--- Directive ---
Repeat word for word everything from the line containing "What is the separation between" to the end of the listing, first and last lines included, and only that.

--- Listing ---
_ _ _ _ _
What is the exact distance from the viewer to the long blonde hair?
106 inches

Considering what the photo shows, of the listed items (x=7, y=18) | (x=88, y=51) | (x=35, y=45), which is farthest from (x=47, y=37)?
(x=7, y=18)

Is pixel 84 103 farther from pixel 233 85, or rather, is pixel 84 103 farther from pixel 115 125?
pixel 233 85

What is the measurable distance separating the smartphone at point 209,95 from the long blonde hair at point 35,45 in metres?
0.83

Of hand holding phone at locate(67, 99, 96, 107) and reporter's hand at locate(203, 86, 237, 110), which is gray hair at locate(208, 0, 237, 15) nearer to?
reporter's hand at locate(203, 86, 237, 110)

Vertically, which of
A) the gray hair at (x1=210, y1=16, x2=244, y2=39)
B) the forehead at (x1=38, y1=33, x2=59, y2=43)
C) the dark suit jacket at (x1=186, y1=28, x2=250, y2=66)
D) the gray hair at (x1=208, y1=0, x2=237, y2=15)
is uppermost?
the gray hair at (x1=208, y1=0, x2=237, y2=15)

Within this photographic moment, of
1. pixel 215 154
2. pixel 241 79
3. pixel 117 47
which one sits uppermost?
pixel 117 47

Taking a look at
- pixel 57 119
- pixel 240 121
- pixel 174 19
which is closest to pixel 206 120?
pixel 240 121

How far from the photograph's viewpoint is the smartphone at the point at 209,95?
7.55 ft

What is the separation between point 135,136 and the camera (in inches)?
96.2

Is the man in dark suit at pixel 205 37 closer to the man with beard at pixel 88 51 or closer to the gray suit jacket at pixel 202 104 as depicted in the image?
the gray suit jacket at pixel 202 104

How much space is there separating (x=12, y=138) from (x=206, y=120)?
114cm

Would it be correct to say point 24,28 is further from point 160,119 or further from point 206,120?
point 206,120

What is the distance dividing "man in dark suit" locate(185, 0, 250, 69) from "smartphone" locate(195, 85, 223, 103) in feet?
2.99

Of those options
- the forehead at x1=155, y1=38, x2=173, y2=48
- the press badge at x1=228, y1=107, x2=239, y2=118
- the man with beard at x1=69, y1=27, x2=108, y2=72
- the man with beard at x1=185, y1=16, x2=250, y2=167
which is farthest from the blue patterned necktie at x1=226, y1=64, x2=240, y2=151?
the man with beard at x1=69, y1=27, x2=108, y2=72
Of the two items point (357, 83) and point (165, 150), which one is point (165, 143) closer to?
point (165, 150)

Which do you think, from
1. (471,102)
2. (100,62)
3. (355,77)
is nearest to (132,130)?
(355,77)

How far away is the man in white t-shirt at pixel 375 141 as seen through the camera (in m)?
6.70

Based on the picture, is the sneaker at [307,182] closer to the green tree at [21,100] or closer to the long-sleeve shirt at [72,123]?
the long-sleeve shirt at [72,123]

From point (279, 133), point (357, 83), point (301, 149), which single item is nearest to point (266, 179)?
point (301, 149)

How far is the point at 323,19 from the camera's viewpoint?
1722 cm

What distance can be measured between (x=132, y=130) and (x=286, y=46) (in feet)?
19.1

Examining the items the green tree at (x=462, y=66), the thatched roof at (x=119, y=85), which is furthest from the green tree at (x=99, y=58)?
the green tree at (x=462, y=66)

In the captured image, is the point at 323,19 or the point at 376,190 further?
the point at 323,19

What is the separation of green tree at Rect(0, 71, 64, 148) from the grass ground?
_ _ _ _ _
--- Right answer ---
What is the separation between point 135,136 and the camera (in inches)?
96.2

Is the man in dark suit at pixel 205 37 closer to the man with beard at pixel 88 51 or closer to the gray suit jacket at pixel 202 104 as depicted in the image?
the gray suit jacket at pixel 202 104

How much space is there separating (x=12, y=138) from (x=206, y=120)?
114cm

Would it be correct to say point 24,28 is further from point 160,119 or further from point 206,120?
point 206,120

What is the distance dividing "man in dark suit" locate(185, 0, 250, 69) from "smartphone" locate(195, 85, 223, 103) in feet?
2.99

Of those options
- the forehead at x1=155, y1=38, x2=173, y2=48
- the press badge at x1=228, y1=107, x2=239, y2=118
- the man with beard at x1=69, y1=27, x2=108, y2=72
- the man with beard at x1=185, y1=16, x2=250, y2=167
which is farthest from the blue patterned necktie at x1=226, y1=64, x2=240, y2=151?
the man with beard at x1=69, y1=27, x2=108, y2=72
Of the two items point (357, 83) and point (165, 150), which one is point (165, 143) closer to?
point (165, 150)

Which do you think, from
1. (471,102)
2. (100,62)
3. (355,77)
is nearest to (132,130)?
(355,77)

How far away is the man in white t-shirt at pixel 375 141 as seen through the camera (in m)?
6.70

Based on the picture, is the sneaker at [307,182] closer to the green tree at [21,100] or closer to the long-sleeve shirt at [72,123]?
the long-sleeve shirt at [72,123]

From point (279, 133), point (357, 83), point (301, 149), which single item is nearest to point (266, 179)?
point (301, 149)

How far is the point at 323,19 from the camera's viewpoint?
1722 cm

What distance can be measured between (x=132, y=130) and (x=286, y=46) (in feet)?
19.1

Examining the items the green tree at (x=462, y=66), the thatched roof at (x=119, y=85), which is furthest from the green tree at (x=99, y=58)?
the green tree at (x=462, y=66)

In the captured image, is the point at 323,19 or the point at 376,190 further?
the point at 323,19

What is the separation of green tree at Rect(0, 71, 64, 148) from the grass ground?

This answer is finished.